Can I Add Muriatic Acid and Chlorine at the Same Time
NO! You never and I repeat never want to add muriatic acid and chlorine at the same time! These two chemicals do not mix well and can create a dangerous combination.
However, if you do have to add chlorine and muriatic acid at the same time, I would wait at least 1 hour (if not longer) between the two. This will give your pool pump enough time to circulate the pool water, thereby eliminating the threat of the two pool chemicals mixing together.
You’ll also want to make sure that your pool pump is running for at least 6 hours after applying the chemicals.
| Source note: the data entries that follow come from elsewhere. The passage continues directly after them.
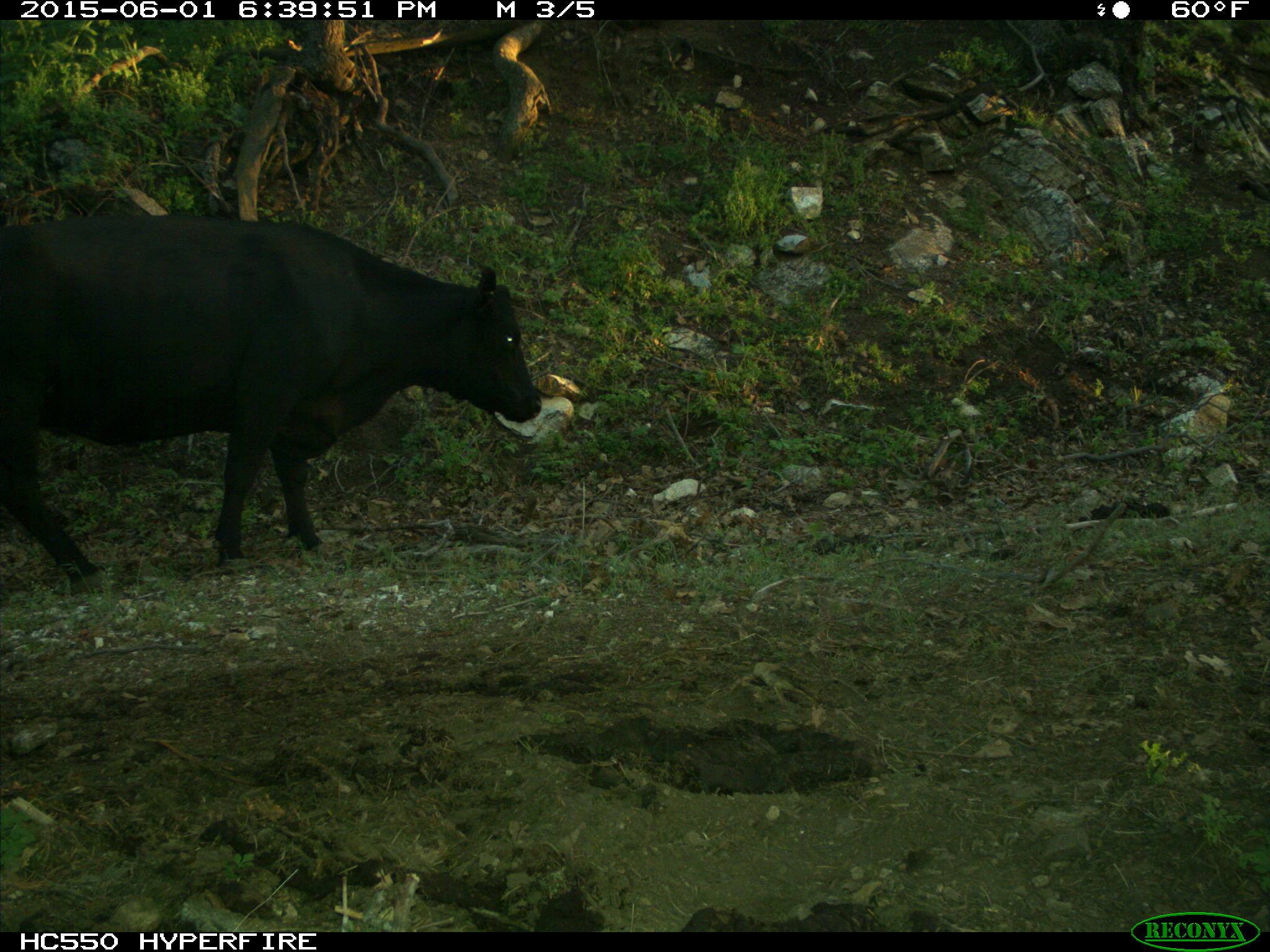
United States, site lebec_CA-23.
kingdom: Animalia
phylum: Chordata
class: Mammalia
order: Artiodactyla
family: Bovidae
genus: Bos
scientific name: Bos taurus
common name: domestic cow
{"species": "Bos taurus (domestic cow)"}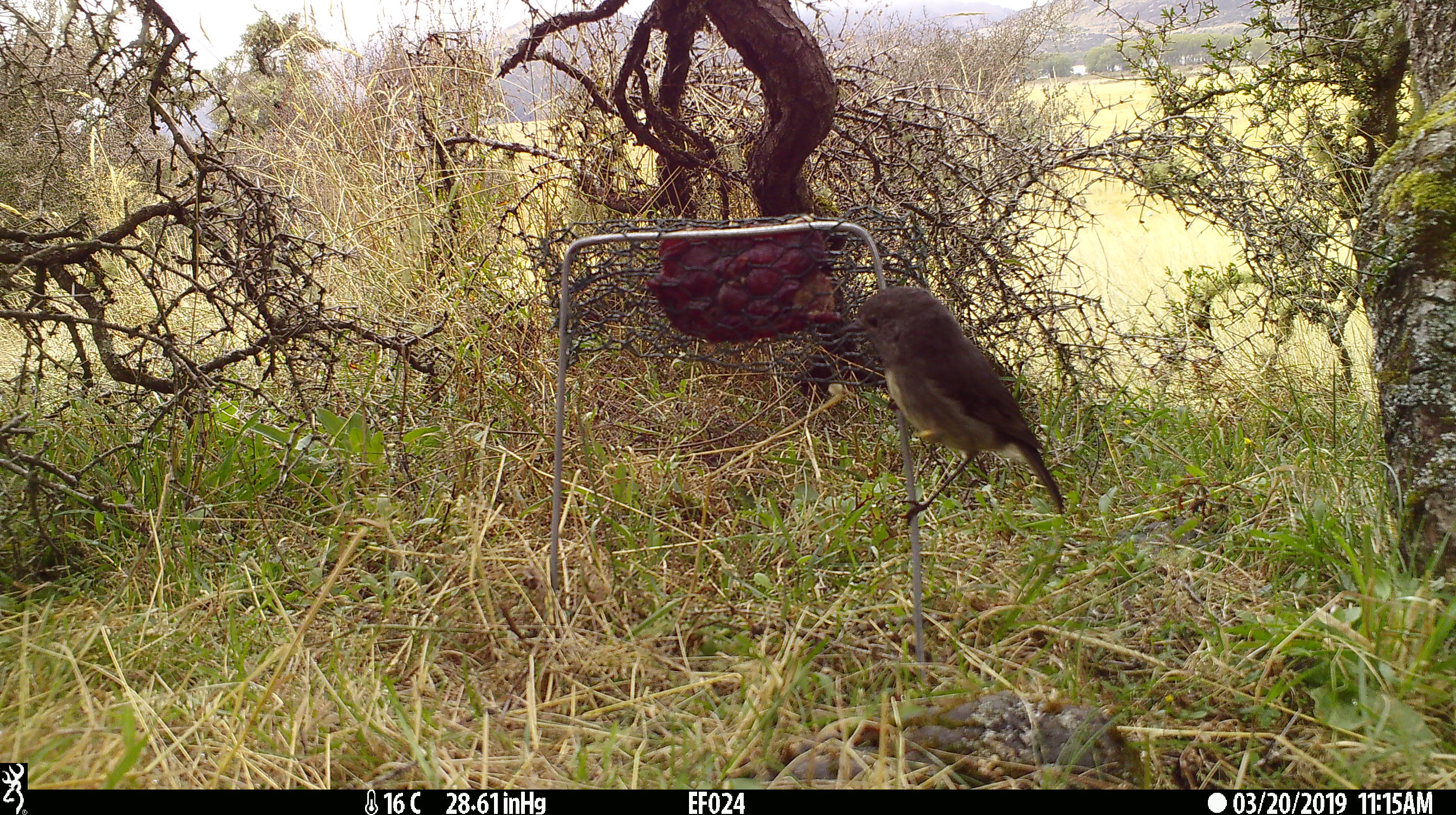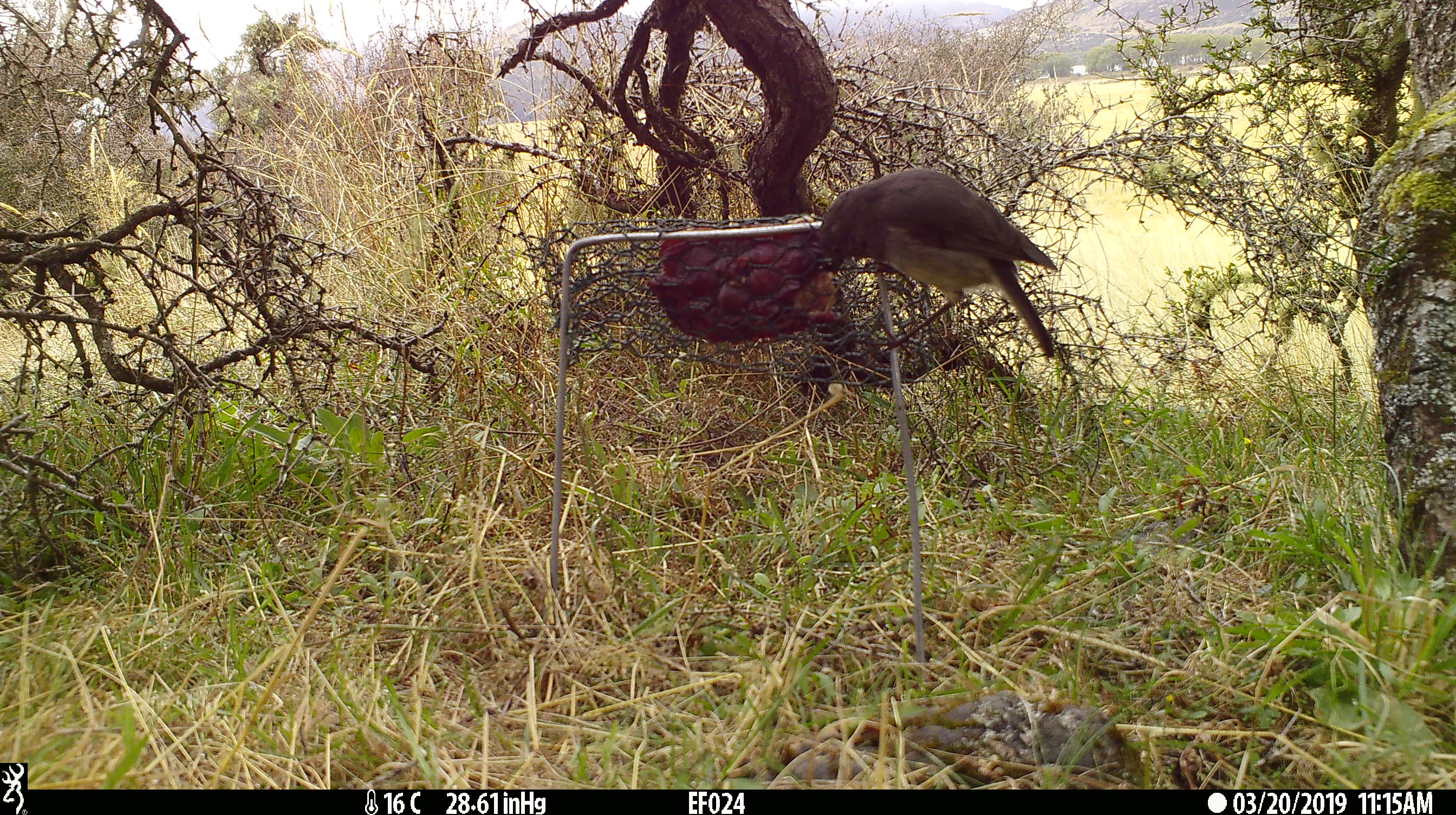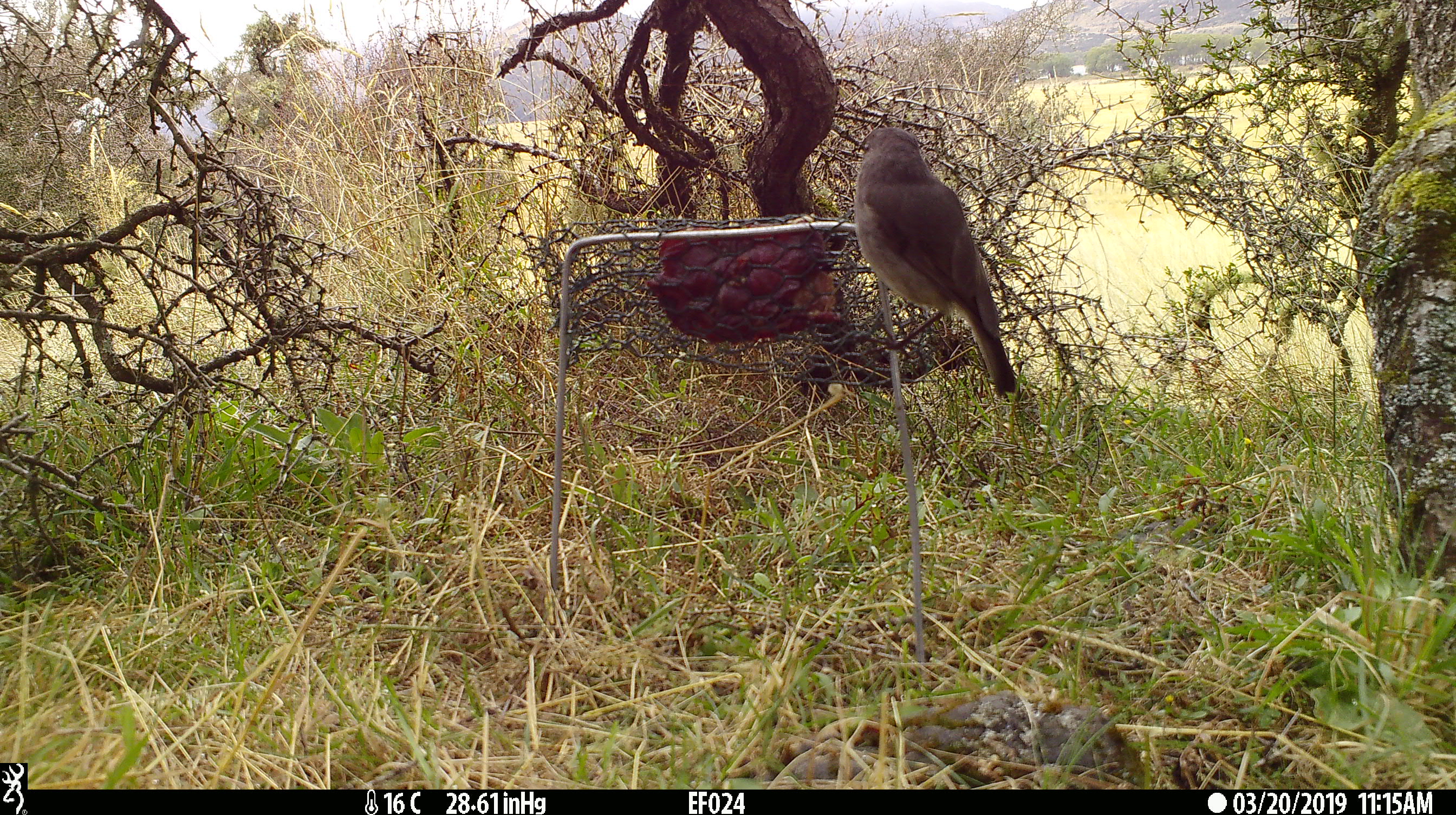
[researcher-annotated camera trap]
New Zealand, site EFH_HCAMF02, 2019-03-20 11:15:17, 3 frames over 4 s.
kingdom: Animalia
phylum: Chordata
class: Aves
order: Passeriformes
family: Petroicidae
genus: Petroica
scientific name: Petroica australis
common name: new zealand robin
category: robin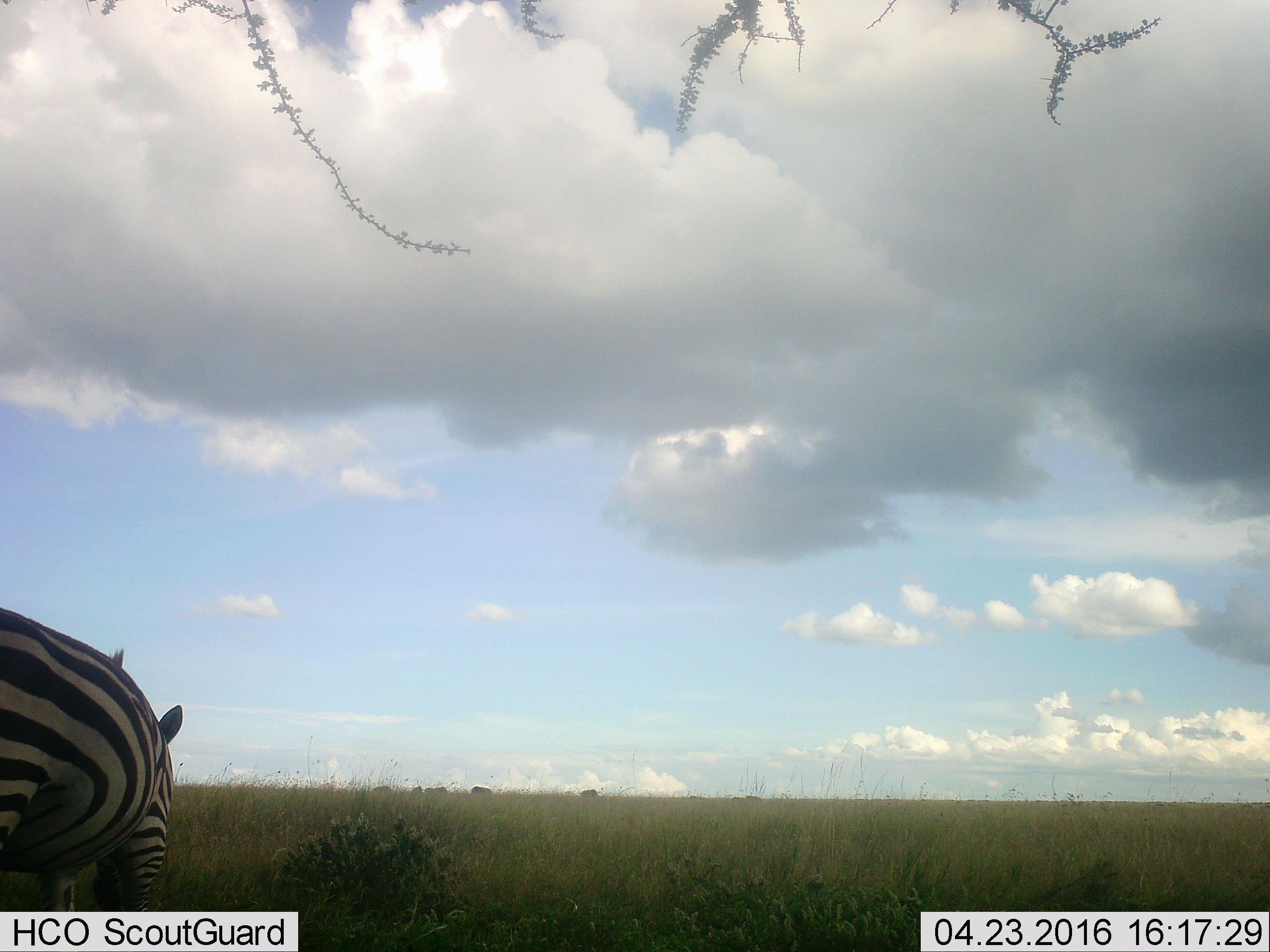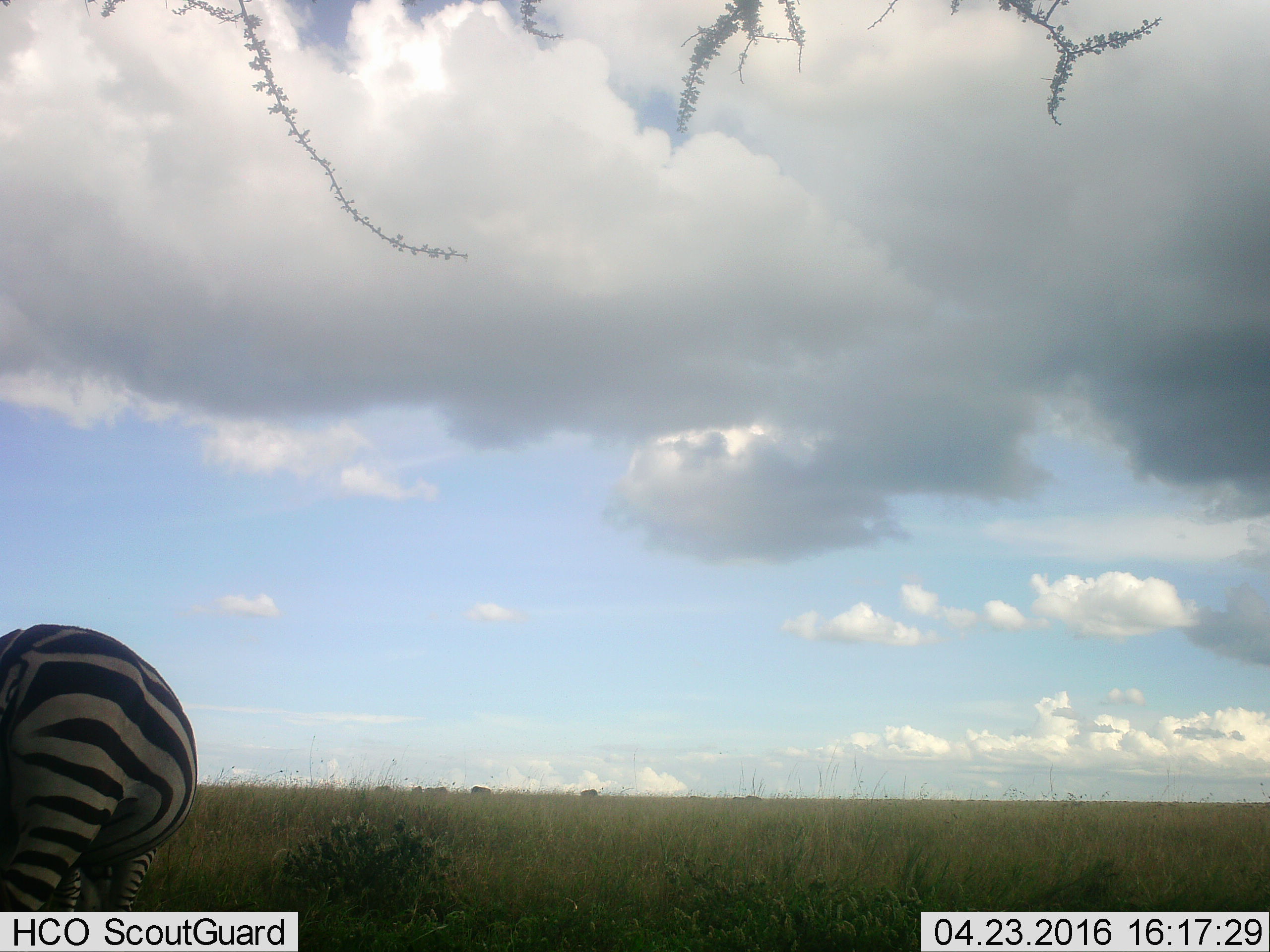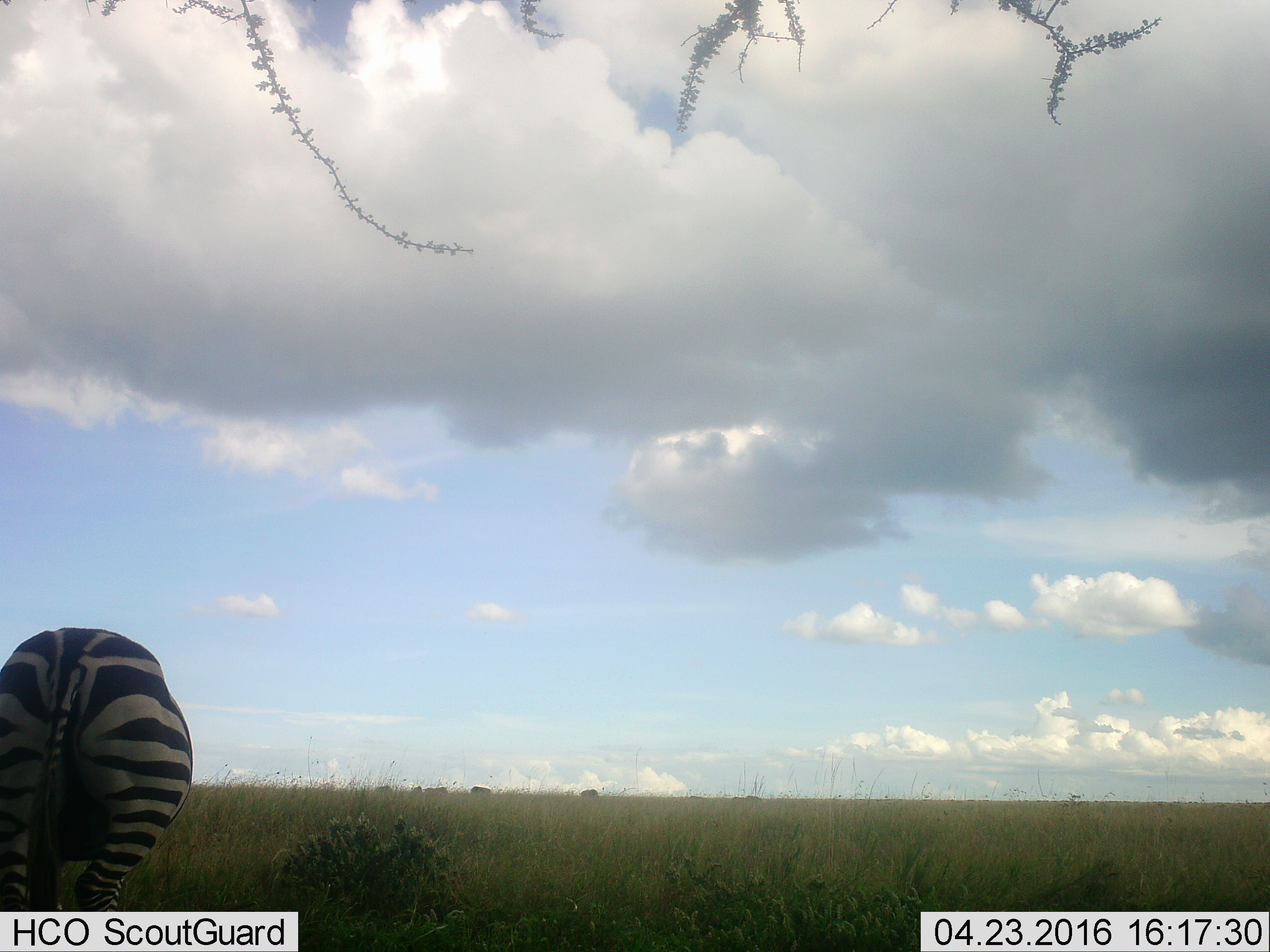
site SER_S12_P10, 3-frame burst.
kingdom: Animalia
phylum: Chordata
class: Mammalia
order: Perissodactyla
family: Equidae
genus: Equus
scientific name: Equus quagga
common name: plains zebra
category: zebraplains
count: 1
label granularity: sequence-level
I personally run my pump for a minimum of 24 hours after applying any pool chemicals to the pool water.
What is pH Up
pH Up is a term used by some major brands for a product that helps increase a swimming pool or spa’s pH levels. The brand that I like to use and recommend is Clorox Pool and Spa pH Up.
When the pool’s water pH levels drop below 7.2, it can make keeping your pool looking beautiful a real challenge, not to mention, can cause your eyes to become irritated and red as well as corrode your expensive swimming pool equipment.
Clorox’s pH Up solution is an easy and effective way for managing your pool’s pH levels!
How Long do I Have to Wait to Swim After Adding pH Up
According to splashpoolsupply.com, it’s safe to go swimming roughly 20 minutes after adding swim-safe chemicals such as pH Up. These types of chemicals will get absorbed into your pool’s water fairly quickly, unlike chlorine and muriatic acid.
With that being said, my pool care guy prefer that I wait at least one hour before allowing anyone to go into my pool after adding pH Up.
When it comes to the chemistry of your pool, balance is best. Now you know a little more about bringing your alkalinity back into balance and how long after adding muriatic acid you can swim.
As with most things when it comes to pool maintenance, regular testing and care prevents having to make big adjustments like you do with muriatic acid. But if you do need to take care of the problem, just wait a little while before you jump in again.